さらに、住宅やオフィスビルの気密性が高まったことで、冷暖房をつけるのが当たり前になってきました。そのため、エアコンの風を直接目にさらし続けることもあります。また、出張が多く、飛行機やホテルなどのようなエアコンの効いた室内にいる機会が多い方も、ドライアイに悩まされやすくなります。
しかし、下記の工夫を行っていくことで、ドライアイの発症を予防したり症状を緩和させたりすることは可能です。できることから、心がけていきましょう。
加湿器や目薬で目にうるおいを
密閉性の高い空間でエアコンを使い続けると、空気が乾燥します。また、乾燥したエアコンの風を直接受けると、さらに目が乾燥しやすくなってドライアイになりやすくなります。
こういった時は、加湿器の出番です。近年では、デスクに置ける卓上型のミニ加湿器も販売されていますので、オフィスにいる時はそういったアイテムを使ってみましょう。
また、防腐剤が入っていないタイプの人工涙液もお勧めできます。目薬は眼科から処方されたものを勧めていますが、市販の目薬を使いたい場合は、薬局のスタッフに「防腐剤が含まれていない物が欲しい」と相談してみてください。
まばたきを意識する
人間は集中すると、まばたきの回数が一気に減少します。パソコンやスマートフォンを使用し続けると、集中によってまばたきの回数が減少するため、目が乾きやすくなります。意識しながらまばたきの回数を増やす、こまめに目を休める時間を作るなどを心がけ、目への負担を減らしていくと、ドライアイのリスクも軽減できます。

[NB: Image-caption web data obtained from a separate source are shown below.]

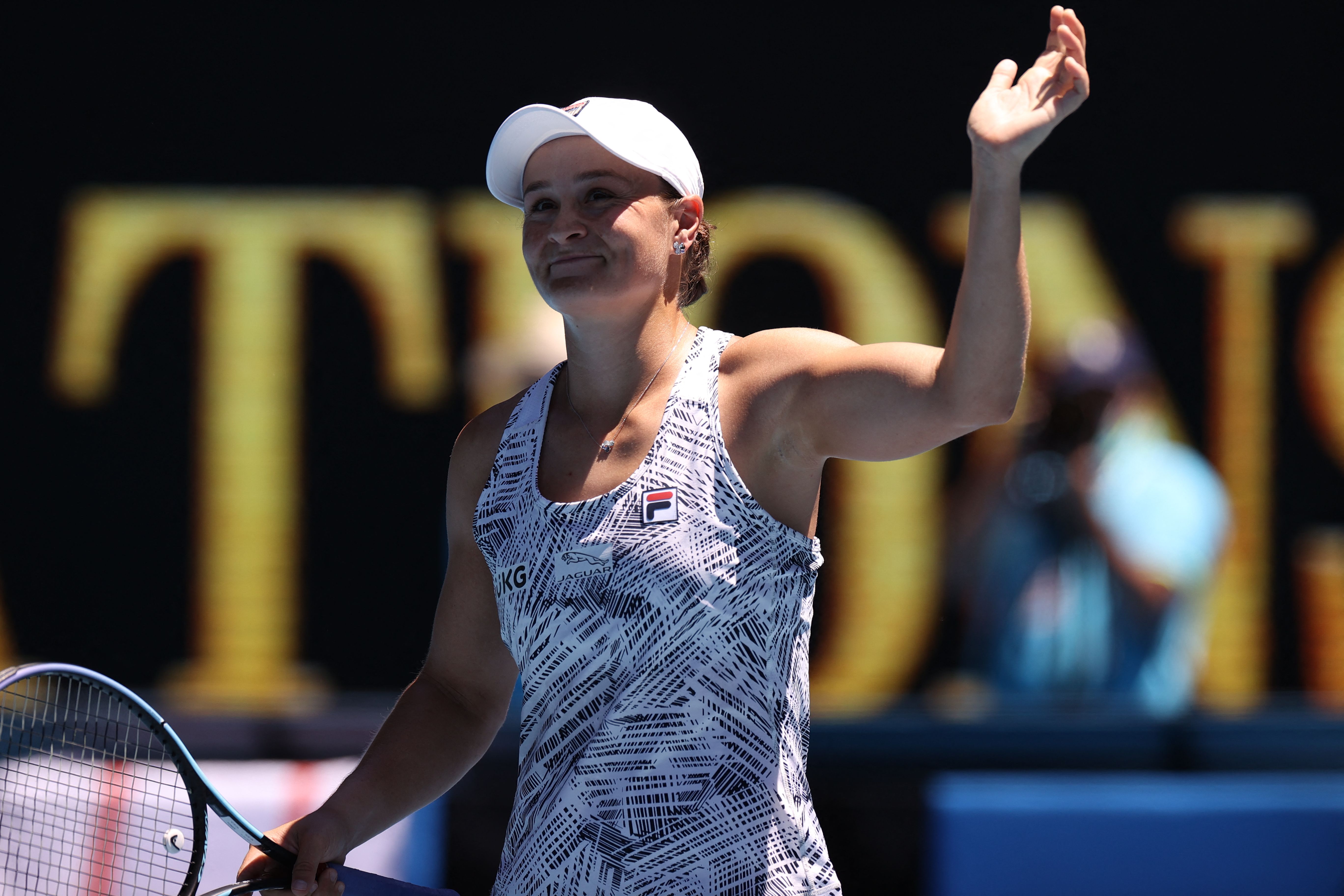 Petenis Australia Ashleigh Barty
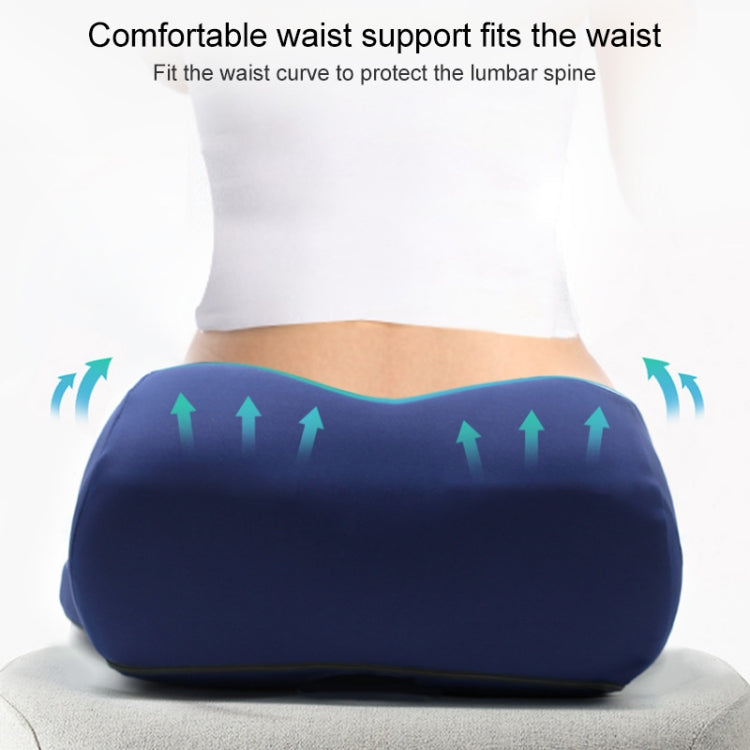 Memory Foam Petal Cushion Office Chair Home Car Seat Cushion, Size: With Storage Bag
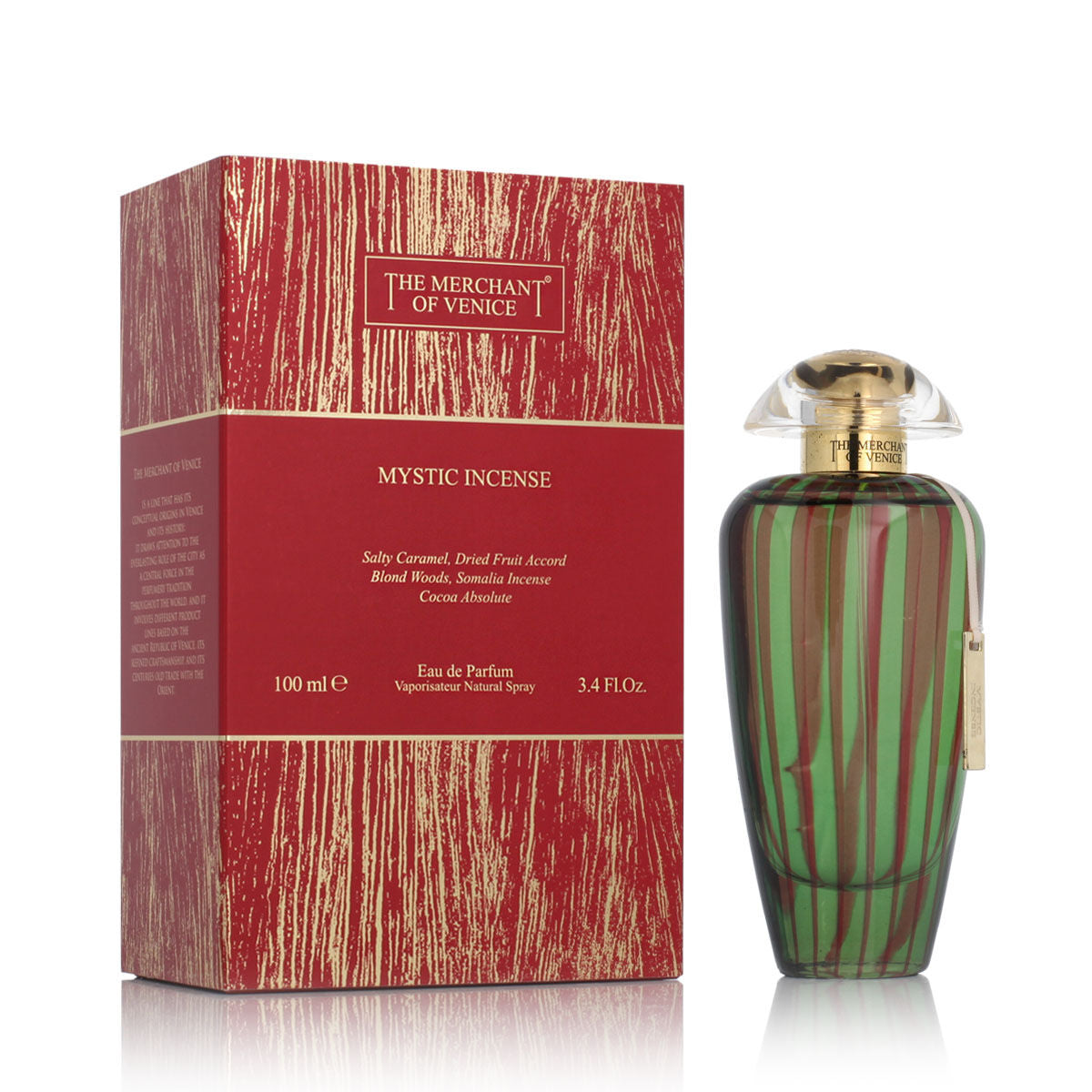 Perfume Unisex El Mercader de Venecia EDP Incienso Místico 100 ml-0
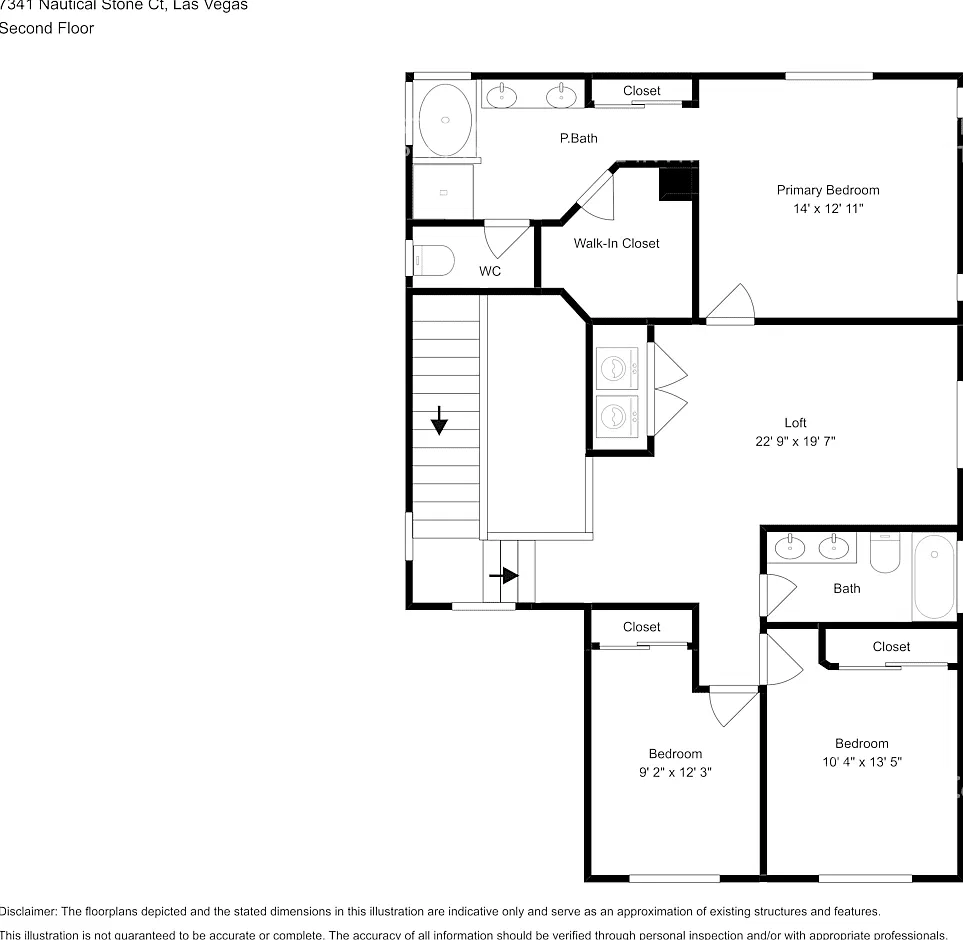 7341 Nautical Stone Ct Las Vegas, NV 89149 — Photo 3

また、ディスプレイを見る時の姿勢も重要です。目線より上にディスプレイを置くと目が大きく見開いてしまうため、目が乾燥しやすくなります。ディスプレイは、視線が下を向くように調整しましょう。
コンタクトレンズは正しく装用する
コンタクトレンズは眼鏡よりも、目の乾燥を招きやすい矯正器具です。ドライアイの症状がある時は眼科医と相談してから、ご自身の目にあったものを使うようにしましょう。
また、装用・ケアの方法は、記載されている説明に従い、適切に使用・保管してください。